Some semiconductor firms became notorious for the aggressive assertion of their patent portfolios in licensing negotiations and in court, and a wave of semiconductor patent litigation hit the U.S. court system. It is well known today that the Eastern District of Texas is an unlikely hotbed of patent litigation in the United States, but fewer know that the district became a popular venue largely as a result of Texas Instruments’ assertive litigation strategy in the early 1990s. When TI’s licensing efforts faced resistance, it brought numerous lawsuits in the Eastern District and often in foreign countries as well. The speedy court dockets in Texas forced settlements on TI’s terms. 

Renewable energy is likely to see similar tactics as markets continue to grow and revenues increase, making litigation more palatable, if not exactly attractive, to some. The challenge will be in determining how to prepare and respond. 

Undoubtedly, firms in the renewable energy space will begin to pay more attention to their patent portfolios; no longer will patents be placed on the shelf to collect dust in back rooms. Strong and diverse patent portfolios will be developed. 

Many firms will move out of a defensive posture and begin to take offensive steps to protect technologies that are perceived as providing a competitive edge. In time, non-practicing entities (also referred to as “patent trolls”) may become attracted to the growing pool of revenues and attempt to extract licensing revenues.

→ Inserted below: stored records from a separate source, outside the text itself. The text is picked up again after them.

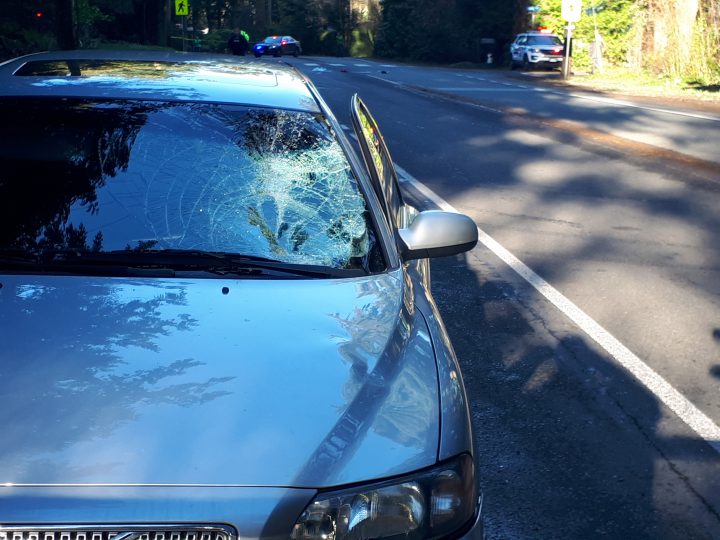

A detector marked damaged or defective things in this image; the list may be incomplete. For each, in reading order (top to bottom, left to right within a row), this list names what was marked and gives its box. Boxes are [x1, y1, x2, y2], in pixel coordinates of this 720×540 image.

shattered windshield [0, 99, 386, 274]
damaged vehicle [1, 50, 484, 540]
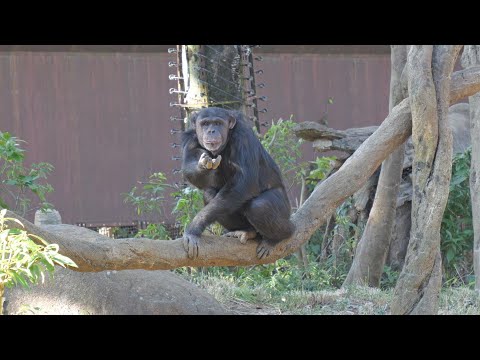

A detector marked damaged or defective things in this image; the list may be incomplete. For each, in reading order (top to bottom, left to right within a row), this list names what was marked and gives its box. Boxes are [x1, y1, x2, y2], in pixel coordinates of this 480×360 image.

rusty metal wall [0, 46, 390, 224]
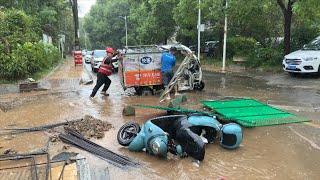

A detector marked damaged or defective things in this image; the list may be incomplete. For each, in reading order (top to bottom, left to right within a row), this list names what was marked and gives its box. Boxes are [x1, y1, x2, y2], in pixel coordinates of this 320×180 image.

damaged tricycle cab [117, 114, 242, 161]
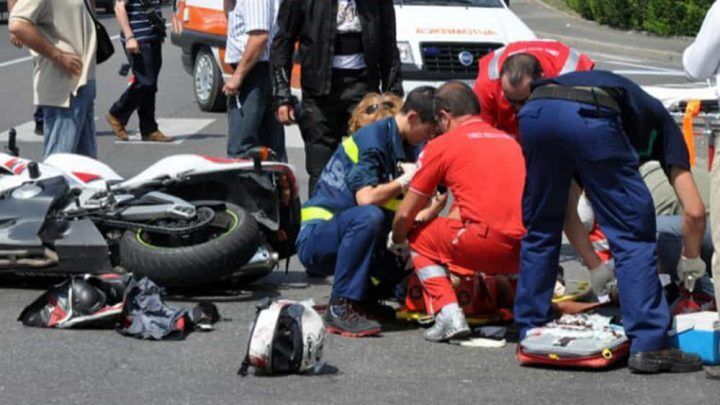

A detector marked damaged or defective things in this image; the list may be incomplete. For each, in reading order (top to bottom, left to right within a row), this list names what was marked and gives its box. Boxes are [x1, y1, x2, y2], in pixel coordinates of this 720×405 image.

overturned motorcycle [0, 131, 300, 286]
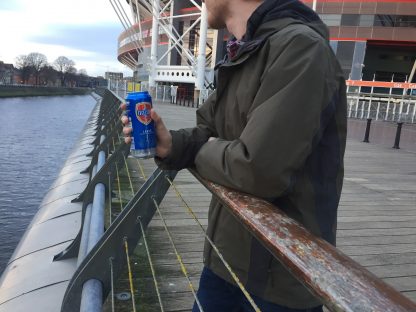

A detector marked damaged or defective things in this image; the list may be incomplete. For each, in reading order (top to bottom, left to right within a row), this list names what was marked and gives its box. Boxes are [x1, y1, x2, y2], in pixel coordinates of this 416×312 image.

rusty metal railing [190, 171, 416, 312]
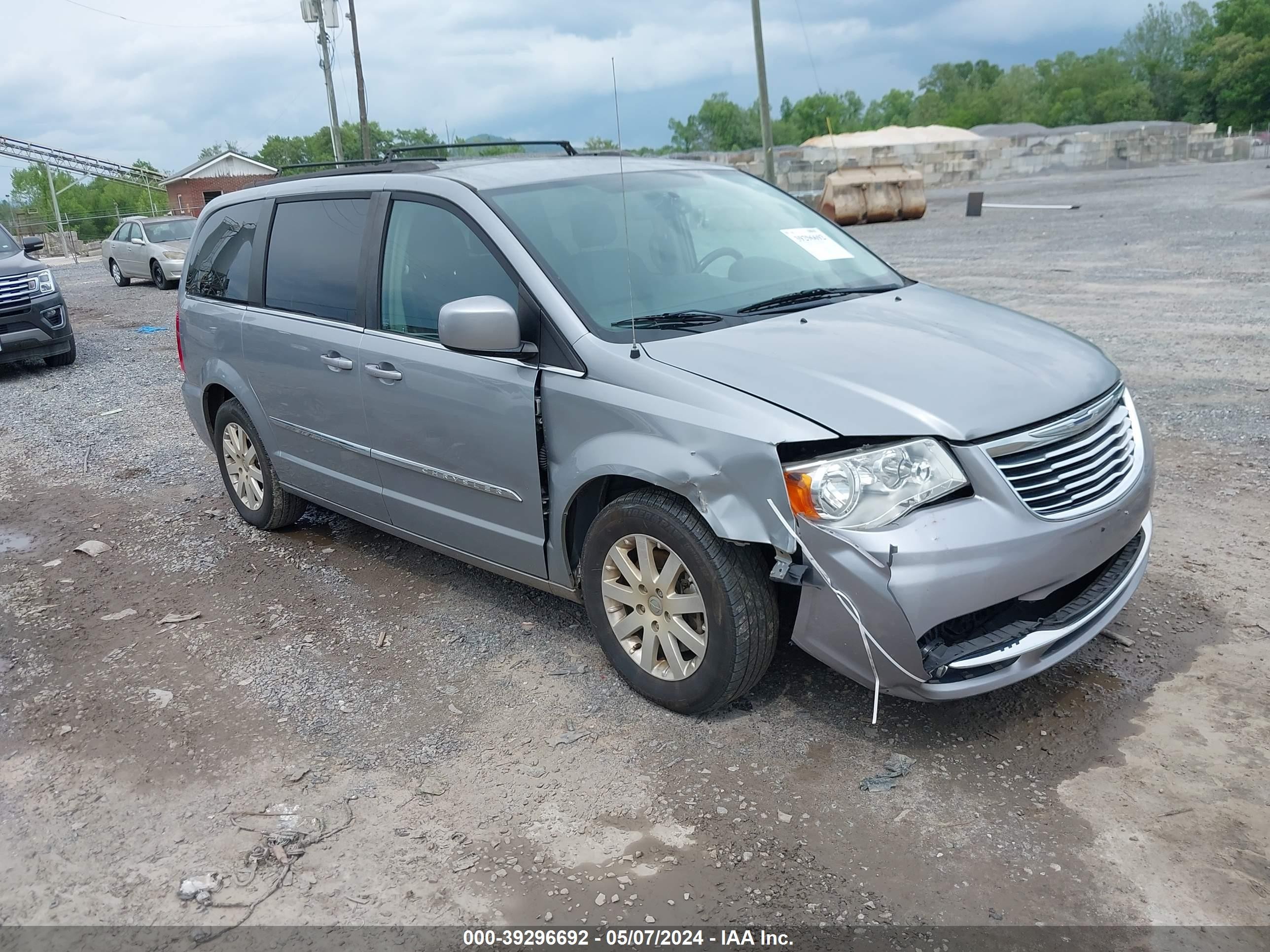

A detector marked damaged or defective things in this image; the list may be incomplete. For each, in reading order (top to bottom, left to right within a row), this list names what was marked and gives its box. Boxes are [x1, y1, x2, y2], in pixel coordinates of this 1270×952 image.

damaged gray minivan [181, 151, 1160, 717]
cracked bumper [789, 428, 1160, 706]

It is an exciting time for renewable energy, and there are many uncertainties. But just as the semiconductor industry emerged from its early stages of innovation to face a surge in patenting, patent licensing and patent litigation as the industry matured, it's very likely that alternative energy will experience the same phenomena. Indeed, the process has already begun.  

***

Teague I. Donahey is a partner in Sidley Austin LLP’s San Francisco, California office, where he focuses on the representation of technology companies in litigation and trials in U.S. courts and in Section 337 proceedings before the U.S. International Trade Commission (ITC).  The author represented Canadian Solar in the Section 337 investigation discussed in this article.